This application claims priority from U.S. Provisional patent application Ser. No. (Attorney Docket No. 24061.392), filed on Nov. 30, 2004, and entitled “A METHOD FOR DECREASING A DIELECTRIC CONSTANT OF A LOW-K FILM”.

BACKGROUND

The manufacture of integrated circuits in a semiconductor device involves the formation of a sequence of layers that are categorized by their location in the front end of the line (FEOL) or in the back end of the line (BEOL). In BEOL processing, metal interconnects and vias form horizontal and vertical connections between layers and these metal lines are separated by insulating or dielectric materials to prevent capacitive coupling. As the dimensions of the wiring and the intermetal distances have steadily decreased in order to satisfy a constant demand for higher performance in electronic devices, the challenge to prevent crosstalk between the metal lines has become increasingly important.

Recent efforts in semiconductor manufacturing have generally centered on decreasing the resistivity of metal wiring used for via and interconnects by switching from aluminum to copper and reducing the dielectric constant of the insulating or dielectric materials between the conductive layers. For more advanced technologies, such as the 100 nm and 130 nm technology nodes, new materials are needed to improve upon a dielectric constant (k) of about 4 for SiO₂.

Dielectric layers are often deposited on a substrate by a plasma enhanced chemical vapor deposition (PECVD) method in which a gas mixture is directed into a chamber where plasma is formed by the application of radio frequency (RF) power. The substrate and reaction zone are usually heated to promote the chemical reaction and increase the rate of formation of the dielectric film on the substrate. When forming an inorganic oxide like SiO₂, a silicon source gas such as silane (SiH₄) may be used with an oxidizing gas like O₂. A third component such as an inert carrier gas (e.g., He, N₂ or Ar) may also be employed. For silicon oxides containing carbon, a source gas containing silicon and carbon is required or a gas containing silicon can be mixed with a gas containing carbon. In either case, an oxidizing gas like O₂ may be added to the mixture. A carrier gas is frequently used to help transport a viscous liquid such as a silicon precursor with a boiling point of about 100° C. or higher into the PECVD chamber.

==============================

> _Problem 1_: In the background passage, what dielectric constant is given for SiO₂?
> _Problem 2_: Return the part of the background passage from "Recent efforts in" to "4 for SiO₂.", copied word for word.

> _Material_:
==============================

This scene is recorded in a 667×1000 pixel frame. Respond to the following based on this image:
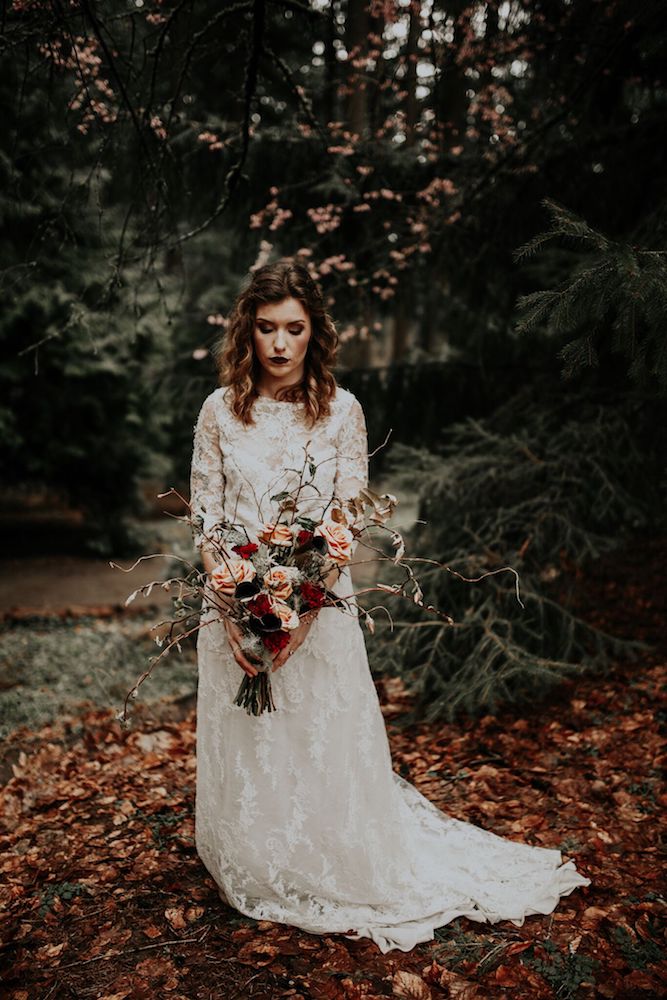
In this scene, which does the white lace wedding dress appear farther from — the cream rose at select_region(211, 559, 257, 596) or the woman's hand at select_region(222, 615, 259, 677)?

==============================

> _Final result 1_: About 4.

> _Final result 2_:
Recent efforts in semiconductor manufacturing have generally centered on decreasing the resistivity of metal wiring used for via and interconnects by switching from aluminum to copper and reducing the dielectric constant of the insulating or dielectric materials between the conductive layers. For more advanced technologies, such as the 100 nm and 130 nm technology nodes, new materials are needed to improve upon a dielectric constant (k) of about 4 for SiO₂.